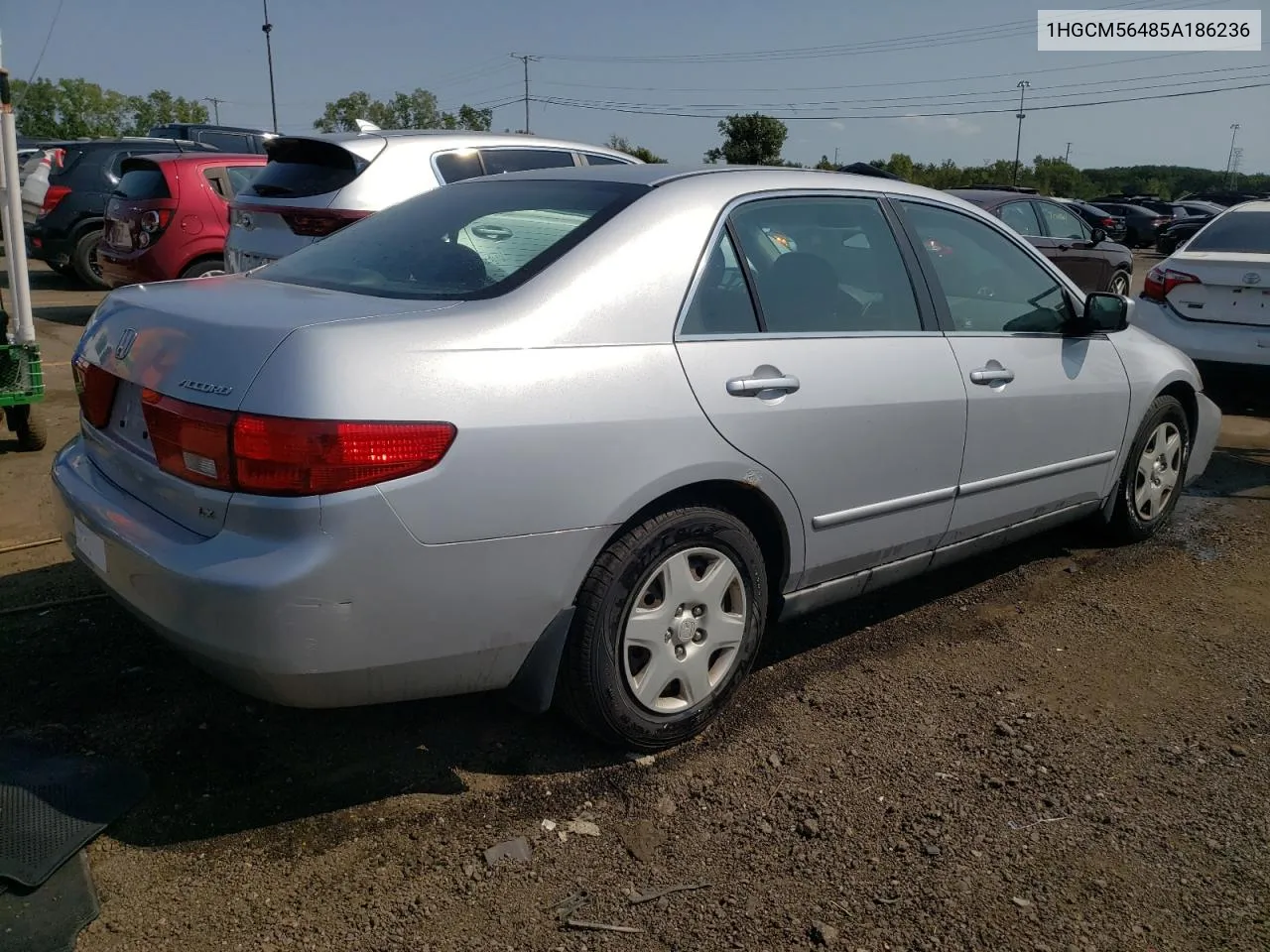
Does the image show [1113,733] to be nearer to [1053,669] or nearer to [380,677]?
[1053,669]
========================
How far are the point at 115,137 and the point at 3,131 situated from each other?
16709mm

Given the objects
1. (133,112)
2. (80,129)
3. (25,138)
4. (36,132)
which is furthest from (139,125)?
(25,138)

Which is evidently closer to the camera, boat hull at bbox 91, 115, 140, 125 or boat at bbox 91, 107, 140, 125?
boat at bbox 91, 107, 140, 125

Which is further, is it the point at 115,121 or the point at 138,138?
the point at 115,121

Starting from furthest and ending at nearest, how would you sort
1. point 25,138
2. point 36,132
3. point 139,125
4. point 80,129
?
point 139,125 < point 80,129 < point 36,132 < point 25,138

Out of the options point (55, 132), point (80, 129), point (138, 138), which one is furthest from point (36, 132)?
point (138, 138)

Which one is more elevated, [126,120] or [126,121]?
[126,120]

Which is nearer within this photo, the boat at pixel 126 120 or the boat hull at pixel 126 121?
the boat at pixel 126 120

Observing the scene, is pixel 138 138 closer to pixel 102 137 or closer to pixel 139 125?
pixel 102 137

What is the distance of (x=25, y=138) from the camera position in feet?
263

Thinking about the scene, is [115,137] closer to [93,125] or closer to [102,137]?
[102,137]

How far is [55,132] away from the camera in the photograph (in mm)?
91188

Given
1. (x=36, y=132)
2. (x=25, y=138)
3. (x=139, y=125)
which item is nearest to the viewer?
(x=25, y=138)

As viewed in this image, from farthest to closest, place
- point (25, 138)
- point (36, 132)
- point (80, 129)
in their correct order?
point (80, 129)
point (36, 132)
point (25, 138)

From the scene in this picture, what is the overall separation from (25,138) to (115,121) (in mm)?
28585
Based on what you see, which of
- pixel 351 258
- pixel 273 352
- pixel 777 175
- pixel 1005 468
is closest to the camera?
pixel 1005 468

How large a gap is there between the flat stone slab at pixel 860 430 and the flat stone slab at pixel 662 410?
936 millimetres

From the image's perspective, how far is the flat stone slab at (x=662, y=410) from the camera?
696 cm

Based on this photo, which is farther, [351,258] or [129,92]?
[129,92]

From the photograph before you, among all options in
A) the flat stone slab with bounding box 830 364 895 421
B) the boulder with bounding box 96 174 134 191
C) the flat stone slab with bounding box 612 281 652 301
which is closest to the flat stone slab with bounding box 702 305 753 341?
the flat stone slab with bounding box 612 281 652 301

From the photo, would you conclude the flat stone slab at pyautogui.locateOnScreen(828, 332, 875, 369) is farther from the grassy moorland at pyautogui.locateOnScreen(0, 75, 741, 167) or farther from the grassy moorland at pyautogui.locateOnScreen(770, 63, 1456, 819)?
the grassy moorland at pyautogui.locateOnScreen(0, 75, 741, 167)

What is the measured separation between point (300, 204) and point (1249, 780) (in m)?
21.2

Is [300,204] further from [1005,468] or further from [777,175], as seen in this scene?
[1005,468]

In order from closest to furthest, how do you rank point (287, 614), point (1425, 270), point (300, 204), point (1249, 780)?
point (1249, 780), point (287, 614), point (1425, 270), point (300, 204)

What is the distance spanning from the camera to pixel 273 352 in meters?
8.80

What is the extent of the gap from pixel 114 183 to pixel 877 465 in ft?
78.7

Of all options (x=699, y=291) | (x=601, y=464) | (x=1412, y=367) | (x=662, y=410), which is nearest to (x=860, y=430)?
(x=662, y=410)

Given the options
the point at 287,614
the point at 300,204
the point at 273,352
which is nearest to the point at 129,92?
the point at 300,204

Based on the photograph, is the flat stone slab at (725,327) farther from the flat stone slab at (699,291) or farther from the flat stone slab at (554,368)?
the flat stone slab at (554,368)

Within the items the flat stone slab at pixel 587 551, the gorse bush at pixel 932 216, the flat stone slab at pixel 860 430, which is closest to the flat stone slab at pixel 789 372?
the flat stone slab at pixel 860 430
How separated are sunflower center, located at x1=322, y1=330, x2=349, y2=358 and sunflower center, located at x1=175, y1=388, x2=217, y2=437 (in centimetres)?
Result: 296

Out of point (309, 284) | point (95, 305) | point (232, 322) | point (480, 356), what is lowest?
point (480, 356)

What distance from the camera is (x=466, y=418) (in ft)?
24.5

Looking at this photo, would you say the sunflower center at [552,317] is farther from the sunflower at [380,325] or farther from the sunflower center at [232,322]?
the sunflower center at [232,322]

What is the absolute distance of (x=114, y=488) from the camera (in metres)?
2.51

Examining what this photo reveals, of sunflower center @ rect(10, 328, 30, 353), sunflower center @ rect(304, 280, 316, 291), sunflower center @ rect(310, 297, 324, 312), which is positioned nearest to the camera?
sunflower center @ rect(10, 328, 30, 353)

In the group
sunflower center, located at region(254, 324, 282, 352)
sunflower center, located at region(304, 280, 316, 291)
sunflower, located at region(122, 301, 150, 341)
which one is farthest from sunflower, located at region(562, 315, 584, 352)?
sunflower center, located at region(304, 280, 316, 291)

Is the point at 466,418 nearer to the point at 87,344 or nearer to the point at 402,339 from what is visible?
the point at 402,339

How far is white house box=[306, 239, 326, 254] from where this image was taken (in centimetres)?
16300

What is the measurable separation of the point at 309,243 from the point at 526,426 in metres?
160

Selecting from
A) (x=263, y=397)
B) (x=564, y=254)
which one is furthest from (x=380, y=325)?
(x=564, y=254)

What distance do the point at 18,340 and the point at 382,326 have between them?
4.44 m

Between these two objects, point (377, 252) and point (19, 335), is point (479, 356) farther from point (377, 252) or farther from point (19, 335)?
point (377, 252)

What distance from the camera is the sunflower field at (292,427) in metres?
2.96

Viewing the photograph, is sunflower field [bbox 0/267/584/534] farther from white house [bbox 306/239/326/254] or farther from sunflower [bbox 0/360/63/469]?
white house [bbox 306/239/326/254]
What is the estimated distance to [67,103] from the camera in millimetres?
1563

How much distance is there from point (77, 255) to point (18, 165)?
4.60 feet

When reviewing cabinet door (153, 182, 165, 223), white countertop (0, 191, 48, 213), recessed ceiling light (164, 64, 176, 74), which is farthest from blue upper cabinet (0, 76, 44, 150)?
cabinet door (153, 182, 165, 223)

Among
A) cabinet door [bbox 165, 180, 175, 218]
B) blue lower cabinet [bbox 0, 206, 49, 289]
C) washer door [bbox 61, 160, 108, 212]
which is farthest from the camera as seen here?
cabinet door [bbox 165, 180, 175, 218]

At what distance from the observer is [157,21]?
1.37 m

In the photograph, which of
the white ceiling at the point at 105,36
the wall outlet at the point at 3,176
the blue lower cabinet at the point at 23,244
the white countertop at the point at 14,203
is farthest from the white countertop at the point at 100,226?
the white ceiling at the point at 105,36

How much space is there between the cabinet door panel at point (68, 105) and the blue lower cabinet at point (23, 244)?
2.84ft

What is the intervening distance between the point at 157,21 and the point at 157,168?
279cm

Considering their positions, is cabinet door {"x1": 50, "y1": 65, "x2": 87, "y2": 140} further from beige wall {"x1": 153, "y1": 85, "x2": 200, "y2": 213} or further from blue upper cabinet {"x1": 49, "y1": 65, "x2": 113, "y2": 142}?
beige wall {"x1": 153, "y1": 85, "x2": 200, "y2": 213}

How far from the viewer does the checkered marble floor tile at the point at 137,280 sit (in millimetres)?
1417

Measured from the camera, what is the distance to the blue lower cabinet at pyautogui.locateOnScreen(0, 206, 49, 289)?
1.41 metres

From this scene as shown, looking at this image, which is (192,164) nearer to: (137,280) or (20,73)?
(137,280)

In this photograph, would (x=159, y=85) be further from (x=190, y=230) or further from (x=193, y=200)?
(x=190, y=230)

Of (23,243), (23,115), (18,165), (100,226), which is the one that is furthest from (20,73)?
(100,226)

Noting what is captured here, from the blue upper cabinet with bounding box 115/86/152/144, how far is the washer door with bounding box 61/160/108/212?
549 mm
========================
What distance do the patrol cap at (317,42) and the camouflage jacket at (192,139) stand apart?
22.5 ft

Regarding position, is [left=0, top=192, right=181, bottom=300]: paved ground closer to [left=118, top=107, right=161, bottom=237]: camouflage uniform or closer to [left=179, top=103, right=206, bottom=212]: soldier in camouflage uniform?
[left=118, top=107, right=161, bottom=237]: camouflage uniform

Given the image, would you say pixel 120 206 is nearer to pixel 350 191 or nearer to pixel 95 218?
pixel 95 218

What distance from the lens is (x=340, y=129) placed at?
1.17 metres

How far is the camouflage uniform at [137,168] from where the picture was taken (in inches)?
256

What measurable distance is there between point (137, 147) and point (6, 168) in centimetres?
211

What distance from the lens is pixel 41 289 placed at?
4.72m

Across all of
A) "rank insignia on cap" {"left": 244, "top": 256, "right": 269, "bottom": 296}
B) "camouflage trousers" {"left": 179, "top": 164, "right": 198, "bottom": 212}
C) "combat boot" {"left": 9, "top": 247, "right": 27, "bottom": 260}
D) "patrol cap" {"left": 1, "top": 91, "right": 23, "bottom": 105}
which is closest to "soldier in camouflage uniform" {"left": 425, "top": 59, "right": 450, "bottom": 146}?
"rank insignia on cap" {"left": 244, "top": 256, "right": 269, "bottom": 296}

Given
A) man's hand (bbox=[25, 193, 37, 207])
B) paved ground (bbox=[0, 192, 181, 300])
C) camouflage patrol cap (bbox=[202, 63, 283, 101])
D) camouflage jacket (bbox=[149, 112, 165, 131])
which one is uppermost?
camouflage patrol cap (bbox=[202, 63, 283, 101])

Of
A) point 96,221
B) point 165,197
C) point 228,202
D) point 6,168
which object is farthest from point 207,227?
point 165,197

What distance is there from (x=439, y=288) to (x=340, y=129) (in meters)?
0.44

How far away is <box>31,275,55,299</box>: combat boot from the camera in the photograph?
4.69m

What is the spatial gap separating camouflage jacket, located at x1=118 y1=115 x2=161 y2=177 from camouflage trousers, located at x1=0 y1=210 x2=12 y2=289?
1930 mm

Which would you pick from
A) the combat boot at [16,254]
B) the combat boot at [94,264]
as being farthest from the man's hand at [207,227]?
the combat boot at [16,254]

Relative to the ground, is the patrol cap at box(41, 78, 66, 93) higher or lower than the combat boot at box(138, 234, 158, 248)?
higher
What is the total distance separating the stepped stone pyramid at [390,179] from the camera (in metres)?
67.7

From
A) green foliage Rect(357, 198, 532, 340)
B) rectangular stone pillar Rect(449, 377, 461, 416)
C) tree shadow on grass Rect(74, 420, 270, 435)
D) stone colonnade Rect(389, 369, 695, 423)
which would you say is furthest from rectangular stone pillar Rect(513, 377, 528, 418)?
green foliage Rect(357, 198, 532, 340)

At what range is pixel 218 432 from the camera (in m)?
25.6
========================
Aim of the exercise — Count the lines above that contain the string "separating" and reply with the number alone.

Exercise solution — 2